Stephen D. Silberstein, MD
While nasal spray-based therapies may seem like a convenient treatment option for patients with migraine, traditional formulations and delivery systems have fallen short. Often, drug delivery is compromised and in turn, treatment efficacy does not reach its peak. Recently, updated drug formulations and redesigned delivery methods have been associated with improved outcomes.1
NeurologyLive spoke with Stephen D. Silberstein, MD, professor of neurology and director, Jefferson Headache Center at Jefferson University Hospital in Philadelphia, about these new developments and how they might change the treatment landscape for migraine headache.
NeurologyLive: What are the challenges with traditional nasal sprays for migraine?
Stephen Silberstein, MD: The problem with typical nasal spray delivery is for one, it doesn't get to the right spot in the nose and it falls out. The other problem with typical nasal spray delivery is that it doesn’t rapidly get absorbed. There are ways around this: you can make it a solid, or you can add enhancers to the composition to drive absorption. For example, there are older DHE liquid nasal sprays that have poor bioavailability that take a long time to get into the system. With the newer concept of redesigning the formulations and delivery method, it means that the bioavailability is better and the time it takes to get into the system is faster. Speed and rapid peak are what counts in the treatment of acute migraine.
How does this newer drug delivery design compare to existing treatments in terms of efficacy?
If you can create a nasal formulation of DHE with kinetics similar to an injection, you’re going to dramatically enhance how effective it is compared to the pre-existing DHE nasal sprays.
Do you feel that nasal spray delivery is a preferred method for patients compared with oral or injection-based treatments?
Most patients prefer oral, but the problem with oral delivery systems is that it’s slow and sometimes the bioavailability is limited. In terms of DHE, it gets metabolized and it has no benefit taken by mouth. Patients prefer nasal sprays to injections but some of the older nasal sprays tasted horrible, so the issue is not so much people not liking nasal sprays, it’s that they don't like nasal sprays that taste horrible.
Transcript edited for clarity
Shrewsbury SB, Jeleva M, Satterly KH, Lickliter J, Hoekman J. STOP 101: A phase 1, randomized, open-label, comparative bioavailability study of INP104, dihydroergotamine mesylate (DHE) administered intranasally by a i123 Precision Olfactory Delivery (POD) device, in healthy adult subjects. Headache. 2019;59(3):394-409.

SUPPLIED RECORDS:
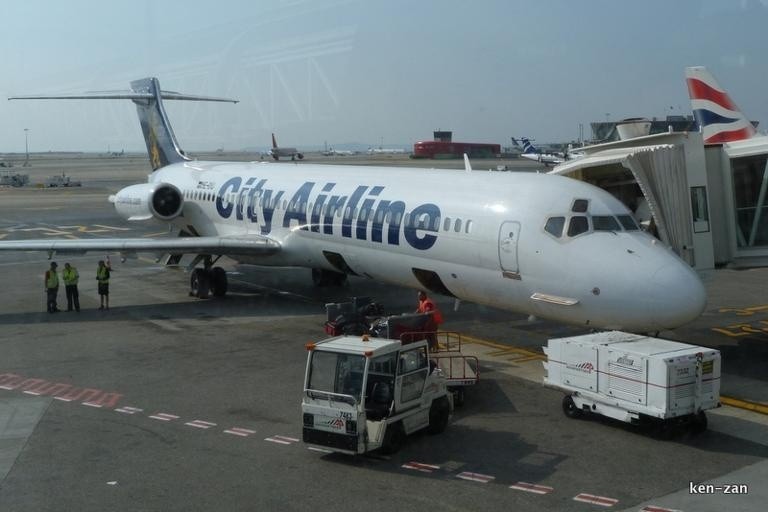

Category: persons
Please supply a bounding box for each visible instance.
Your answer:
[43,262,59,312]
[63,262,81,313]
[416,289,445,327]
[95,260,109,311]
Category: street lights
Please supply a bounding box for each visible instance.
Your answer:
[23,128,30,158]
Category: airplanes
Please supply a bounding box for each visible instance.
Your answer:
[266,131,303,162]
[511,134,589,167]
[321,141,405,156]
[0,75,709,338]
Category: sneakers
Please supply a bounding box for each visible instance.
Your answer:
[46,307,109,312]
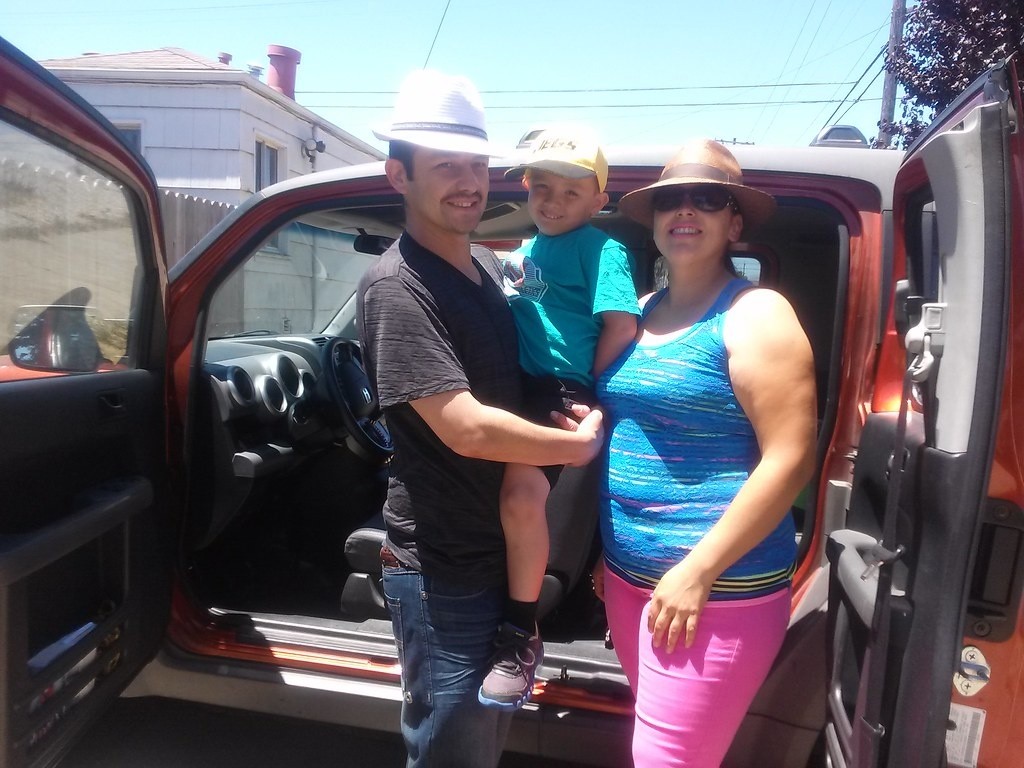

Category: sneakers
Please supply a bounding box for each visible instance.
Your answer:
[478,620,545,712]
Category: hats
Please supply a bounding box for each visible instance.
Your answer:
[372,70,512,160]
[518,126,609,193]
[617,137,778,231]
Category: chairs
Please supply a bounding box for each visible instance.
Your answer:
[338,444,607,640]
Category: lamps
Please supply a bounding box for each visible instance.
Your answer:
[304,138,326,163]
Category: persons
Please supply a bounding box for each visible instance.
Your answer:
[354,80,604,767]
[477,126,639,709]
[593,140,818,767]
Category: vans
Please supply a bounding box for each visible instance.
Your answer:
[0,37,1023,767]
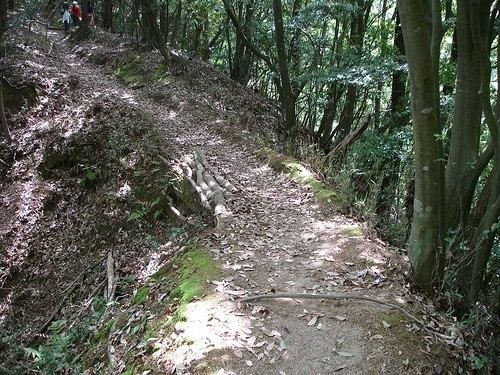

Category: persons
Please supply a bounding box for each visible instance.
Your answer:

EXERCISE 1: Translate this sentence from the interview on nasal sprays for migraine into Spanish: "Speed and rapid peak are what counts in the treatment of acute migraine."
EXERCISE 2:
Answer these questions from the interview on nasal sprays for migraine:
(a) In which hospital and city is the Jefferson Headache Center located?
(b) Which delivery method do most patients prefer?
(c) In which journal and year was the cited study published?
EXERCISE 3: Using the interview on nasal sprays for migraine, explain why oral delivery falls short even though most patients prefer it, including what happens with DHE.

PROBLEM SOLUTION 1: La rapidez y un pico rápido son lo que cuenta en el tratamiento de la migraña aguda.

PROBLEM SOLUTION 2:
(a) Jefferson University Hospital in Philadelphia.
(b) Oral delivery.
(c) Headache, 2019.

PROBLEM SOLUTION 3: Oral delivery is slow, and its bioavailability is sometimes limited. DHE in particular gets metabolized and has no benefit when taken by mouth.